# [SOLVED] Disabled firewall still blocking certain connections?



## Michael2666 (Nov 20, 2011)

So I've been having a problem the past couple weeks. I got Battlefield 3 when it came out and was able to play for a couple days. Then I kept getting error after error with not being able to connect to the EA online server. I've done everything from disabling my windows firewall AND my router firewall, forwarding all the necessary ports, and any other fixes on threads I've come across on Google. I eventually gave up and kept playing other games.

Then a friend got me into a game called League of Legends. Turns out my internet connection is VERY unstable on it (very long wait times for connecting after putting in my account information all the way to choosing my character for the game) making it unplayable over 75% of the time. Tried disabling all my firewalls again, port forwarding. Nothing really helped, so I just lived with the extremely long wait time since once I got in the actual game it ran fine.

After that I came across the free shooter Alliance of Valiant arms on Steam. This was today and it, just like League of Legends, has horrible connection when trying to join a server, or choose my inventory of weapons. This is where I figured I need to get some professional guidance, which this site seems to be really helpful.

I tried contacting my ISP (Shaw) and the guy I spoke to said that it's nothing to do with their end as he has the same router and can run battlefield 3 fine.

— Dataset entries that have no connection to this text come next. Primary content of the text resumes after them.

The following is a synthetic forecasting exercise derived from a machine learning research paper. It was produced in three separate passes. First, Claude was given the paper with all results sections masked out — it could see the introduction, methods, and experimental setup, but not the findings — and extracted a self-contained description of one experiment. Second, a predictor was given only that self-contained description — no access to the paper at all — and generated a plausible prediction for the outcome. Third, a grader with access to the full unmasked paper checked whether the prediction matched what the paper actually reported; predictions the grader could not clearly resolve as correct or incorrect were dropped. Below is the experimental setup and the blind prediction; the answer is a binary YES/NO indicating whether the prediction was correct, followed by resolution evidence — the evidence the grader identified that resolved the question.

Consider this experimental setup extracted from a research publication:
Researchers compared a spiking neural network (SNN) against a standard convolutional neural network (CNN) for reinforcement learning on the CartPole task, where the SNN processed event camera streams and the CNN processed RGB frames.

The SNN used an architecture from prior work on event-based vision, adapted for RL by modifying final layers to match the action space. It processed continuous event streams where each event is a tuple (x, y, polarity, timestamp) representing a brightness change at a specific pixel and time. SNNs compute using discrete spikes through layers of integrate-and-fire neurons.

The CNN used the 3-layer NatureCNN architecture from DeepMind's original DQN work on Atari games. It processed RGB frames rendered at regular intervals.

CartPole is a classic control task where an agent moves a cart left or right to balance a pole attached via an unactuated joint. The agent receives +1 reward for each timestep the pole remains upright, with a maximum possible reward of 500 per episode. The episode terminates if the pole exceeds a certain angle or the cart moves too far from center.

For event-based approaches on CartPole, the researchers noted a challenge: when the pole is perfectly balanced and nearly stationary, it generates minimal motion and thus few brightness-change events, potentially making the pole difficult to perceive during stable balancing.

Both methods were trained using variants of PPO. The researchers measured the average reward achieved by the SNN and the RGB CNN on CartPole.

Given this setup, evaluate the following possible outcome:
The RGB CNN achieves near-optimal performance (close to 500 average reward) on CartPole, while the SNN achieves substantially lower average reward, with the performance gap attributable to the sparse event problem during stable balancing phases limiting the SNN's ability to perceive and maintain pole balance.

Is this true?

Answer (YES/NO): NO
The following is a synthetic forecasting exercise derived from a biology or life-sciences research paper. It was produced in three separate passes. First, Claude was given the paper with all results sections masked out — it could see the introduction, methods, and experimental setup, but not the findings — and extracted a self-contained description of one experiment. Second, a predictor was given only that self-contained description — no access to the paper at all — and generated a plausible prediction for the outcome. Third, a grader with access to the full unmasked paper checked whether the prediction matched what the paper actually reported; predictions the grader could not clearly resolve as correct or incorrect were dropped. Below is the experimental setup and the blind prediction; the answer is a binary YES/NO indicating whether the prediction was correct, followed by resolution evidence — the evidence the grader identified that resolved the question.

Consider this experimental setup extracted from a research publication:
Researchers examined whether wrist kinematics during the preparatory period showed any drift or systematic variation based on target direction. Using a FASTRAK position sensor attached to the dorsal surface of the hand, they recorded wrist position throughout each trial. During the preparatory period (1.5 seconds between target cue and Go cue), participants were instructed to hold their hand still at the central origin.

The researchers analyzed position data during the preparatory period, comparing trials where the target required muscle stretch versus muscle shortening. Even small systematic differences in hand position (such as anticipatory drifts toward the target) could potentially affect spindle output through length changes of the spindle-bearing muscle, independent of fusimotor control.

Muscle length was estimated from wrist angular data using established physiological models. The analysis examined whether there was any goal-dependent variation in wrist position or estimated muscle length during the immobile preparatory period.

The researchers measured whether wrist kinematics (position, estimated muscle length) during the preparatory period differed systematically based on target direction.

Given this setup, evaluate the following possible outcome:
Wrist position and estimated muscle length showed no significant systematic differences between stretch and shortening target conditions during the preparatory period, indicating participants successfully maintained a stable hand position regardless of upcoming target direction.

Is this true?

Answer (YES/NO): YES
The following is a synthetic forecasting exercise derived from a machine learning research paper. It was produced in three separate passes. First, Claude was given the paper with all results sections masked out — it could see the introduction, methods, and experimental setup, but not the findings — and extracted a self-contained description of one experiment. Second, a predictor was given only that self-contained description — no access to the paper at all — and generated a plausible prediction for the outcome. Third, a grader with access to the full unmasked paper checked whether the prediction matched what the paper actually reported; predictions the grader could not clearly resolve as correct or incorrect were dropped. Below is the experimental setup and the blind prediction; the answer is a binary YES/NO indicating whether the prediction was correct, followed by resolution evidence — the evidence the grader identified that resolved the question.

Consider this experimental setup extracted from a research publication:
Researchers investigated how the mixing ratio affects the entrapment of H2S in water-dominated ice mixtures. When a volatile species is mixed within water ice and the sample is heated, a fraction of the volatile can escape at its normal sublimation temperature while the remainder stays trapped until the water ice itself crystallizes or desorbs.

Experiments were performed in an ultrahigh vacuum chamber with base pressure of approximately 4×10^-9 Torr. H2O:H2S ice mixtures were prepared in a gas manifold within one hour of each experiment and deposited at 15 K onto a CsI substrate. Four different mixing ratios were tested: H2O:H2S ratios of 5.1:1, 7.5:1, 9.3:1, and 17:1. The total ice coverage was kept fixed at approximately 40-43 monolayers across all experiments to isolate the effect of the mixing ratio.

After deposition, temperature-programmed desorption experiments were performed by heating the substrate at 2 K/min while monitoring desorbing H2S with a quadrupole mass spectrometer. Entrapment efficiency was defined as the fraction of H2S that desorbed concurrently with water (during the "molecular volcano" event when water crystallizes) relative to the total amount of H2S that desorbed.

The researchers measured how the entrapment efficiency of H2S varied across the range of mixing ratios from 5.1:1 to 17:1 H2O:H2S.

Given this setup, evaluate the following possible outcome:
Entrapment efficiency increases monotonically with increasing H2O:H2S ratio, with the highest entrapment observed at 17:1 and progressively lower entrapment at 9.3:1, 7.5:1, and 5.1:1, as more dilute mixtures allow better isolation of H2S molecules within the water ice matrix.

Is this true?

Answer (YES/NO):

The reason I'm thinking it's a firewall is because when I tried a ping test to LA (League of Legends' server was hosted there) it said it couldn't continue cause of a firewall.. Now this computer is no older then 1-2 months and I haven't touched any firewall software online.

If anyone has any ideas please feel free to share.

Thanks in advance
Michael2666


----------



## Jason09 (Jan 3, 2009)

*Re: Disabled firewall still blocking certain connections?*

Hi and welcome to TSF!
What type of Internet connection do you have (cable, DSL etc.)?


----------



## Michael2666 (Nov 20, 2011)

*Re: Disabled firewall still blocking certain connections?*

I'm not really sure.. DSL sounds like it's correct. But it could be cable for all I know seeing as how there's a cable that goes into what looks like an old TV jack for cable in my wall. My ISP is shaw if that helps any


----------



## Jason09 (Jan 3, 2009)

*Re: Disabled firewall still blocking certain connections?*

Ok. Do a bandwidth test of your connection by going to Pcpitstop. Try both upload and download connections. Also, try a regular connection speedtest by going to Speedtest.net.


----------



## Michael2666 (Nov 20, 2011)

*Re: Disabled firewall still blocking certain connections?*

bandwidth test: 
*Last Result:*
Download Speed: *17852* kbps (2231.5 KB/sec transfer rate)
Upload Speed: *1929* kbps (241.1 KB/sec transfer rate)
Latency: *106* ms

speedtest:
http://www.speedtest.net/result/1619997153.png


----------



## Jason09 (Jan 3, 2009)

*Re: Disabled firewall still blocking certain connections?*

Hmm, those speeds are pretty good.
Have you tried power cycling your modem and router?


----------



## Michael2666 (Nov 20, 2011)

*Re: Disabled firewall still blocking certain connections?*

Not sure what that is. I think it might have something to do with p2p (peer2peer) and my ISPs shared network. Just throwing that out there.

How do I "power cycle"? 

Ps. My modem is my router


----------



## Michael2666 (Nov 20, 2011)

*Re: Disabled firewall still blocking certain connections?*

So I googled power cycliing. That's not at all the problem (though I've done it anyway) . Some games are perfectly fine online. Work without problems. But half of them at least that I've tried just have really really unstable connections. My friend just got banned for a week from a game because of the connection I have to that one game.. It's just ridiculous..


----------



## Jason09 (Jan 3, 2009)

*Re: Disabled firewall still blocking certain connections?*

What is the exact make and model of the router? Also, are you connected to the router via a wired or wireless connection?


----------



## Michael2666 (Nov 20, 2011)

*Re: Disabled firewall still blocking certain connections?*

It's a CISCO DPC3825 and wired.


----------



## Jason09 (Jan 3, 2009)

*Re: Disabled firewall still blocking certain connections?*

Do you have other devices connected to the router? If so, are they functioning fine or do they experience the same problem?


----------



## Michael2666 (Nov 20, 2011)

*Re: Disabled firewall still blocking certain connections?*

No devices unless you mean other computers. If that is what you meant, I tried on my moms laptop and it had the same problem.


----------



## Michael2666 (Nov 20, 2011)

*Re: Disabled firewall still blocking certain connections?*

Problem solved, switched isps. Thanks for the responses though.


----------